23 November 2013

On Register Sudoku

The course leader has been chasing me for the register of attendance at the class I took a couple of weeks ago: I didn't bother to take one, so I was rather stuck. (Her predecessor was familiar with my relaxed attitude to such things and let me get away with it.) In mitigation, I had taken my first full-length class with the group, who are just beginning to establish themselves, and I didn't want to send them back to the beginning, as it were, just to introduce themselves to me--I'll get to know them soon enough. I could of course have used a signing-in sheet (or name-cards on the desk), as I would with a larger group, but I prefer to work at it in my own way, and if that means I can't do the register for a couple of weeks, then so be it.

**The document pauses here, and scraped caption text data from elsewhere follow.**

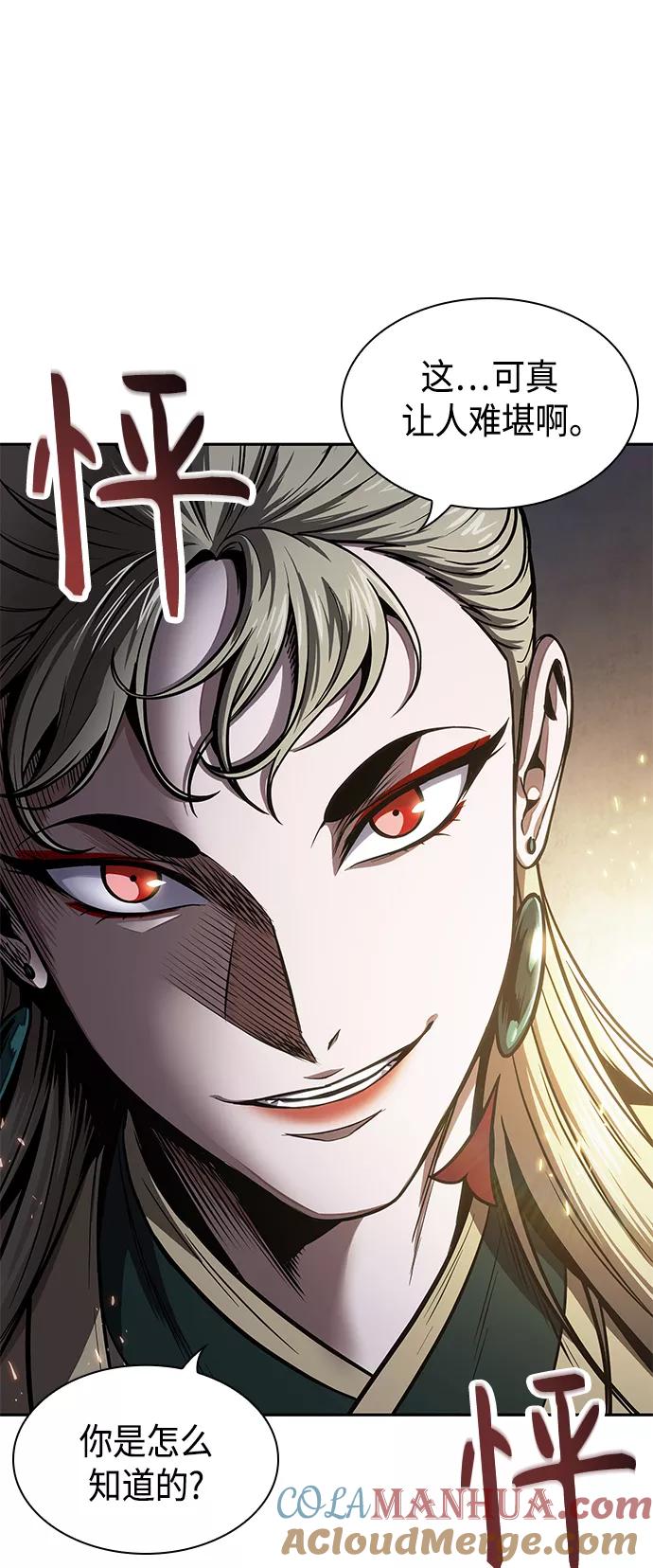 《某天成为魔神》089. 第35章 小教主的资格（3) 第7页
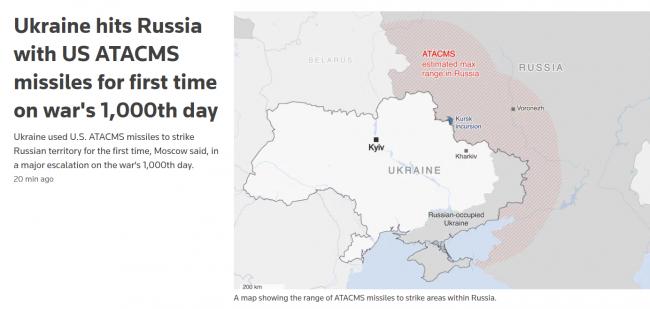 果然来了！乌克兰首次使用美国导弹袭击俄国本土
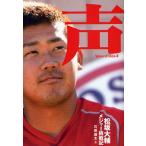 声 Voice of Dice‐K 松坂大輔メジャー挑戦記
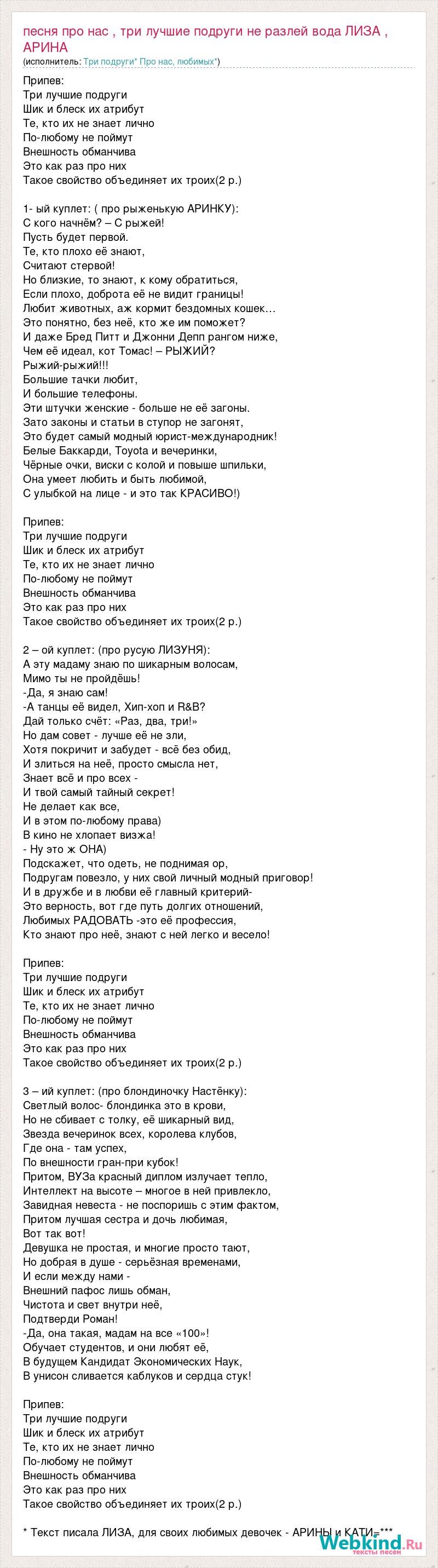 Water lilies Film 2007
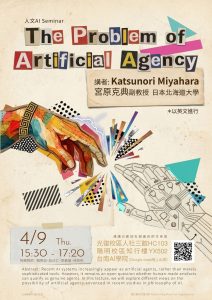 115.04.09：【學術演講】人文AI Seminar系列：The problem of artificial agency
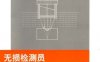 无损检测员-超声波检测-作者： 李以善汪立新-PDF电子书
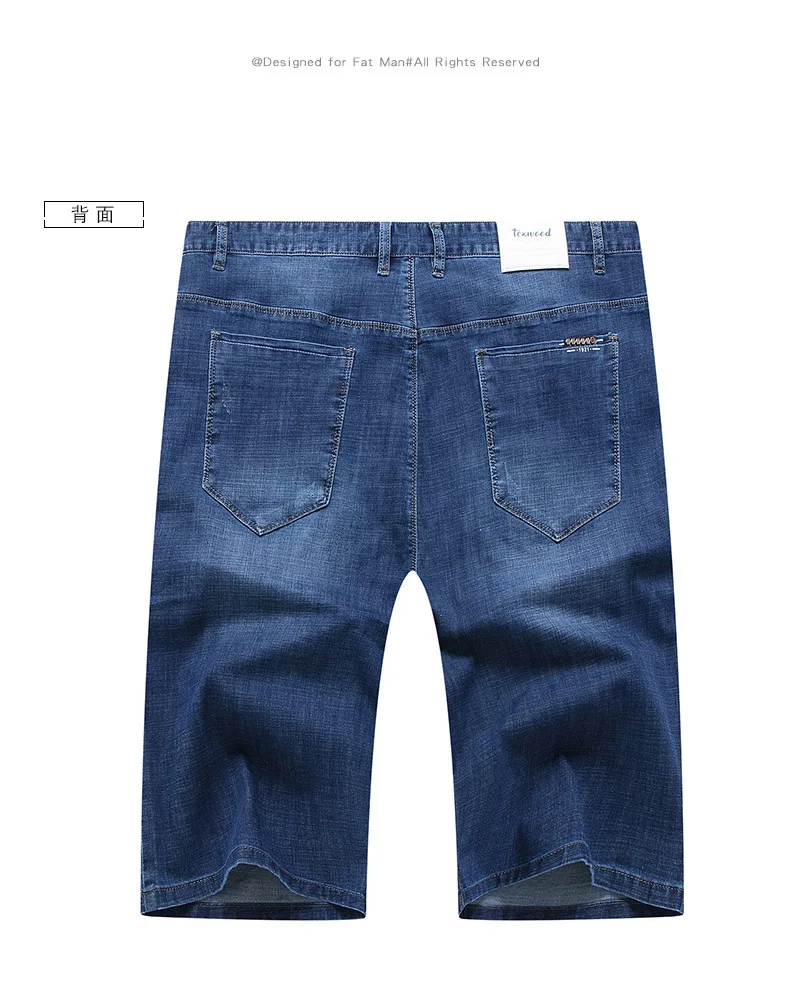 Модные однотонные, до колена джинсовые шорты Повседневное свободные Для мужчин короткие джинсы деним джинсы с карманами Homme большой Размеры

This was my response (lightly edited):
This is like Sudoku. Or the pools. Perm any seven. I don't do registers-- almost 50 years in teaching and I've never really got the hang of them at this level!
Still, there were 7 present, of whom two were women, and one was Kate because I picked up someone using her name to attract her attention. This week Adrian asserted he was there last week, because I thought he wasn't (it must have been the suit that fooled me). Keith definitely was. Jamal was. I deduced from some of the conversation that the other woman present was Lynne, because she is from PrivateCollege  and wasn't present this week. Geoff wasn't present because he'd sent his apologies. Ted has a straight attendance record and I think I remember him. In the end it came down to a toss between Colin and Ahmed and I went for Ahmed because if I'm wrong it will have fewer consequences for him...

Who cares? Sorry!
(Names have been changed)

1 comment:

  1. C'mon, James. Get with the programme! Or rather, get your ?HEI to - in this high-tech world we live in ask your Course Leader why she/her HEI hasn't introduced bar coding teachnology to enable you to simply wand the student IDs. Thus generating reports enabling not only measurement but attendance monitoring (records) and attendance analysis and attendance feedback/corrective action - Demings 4 Nos leading to TQM.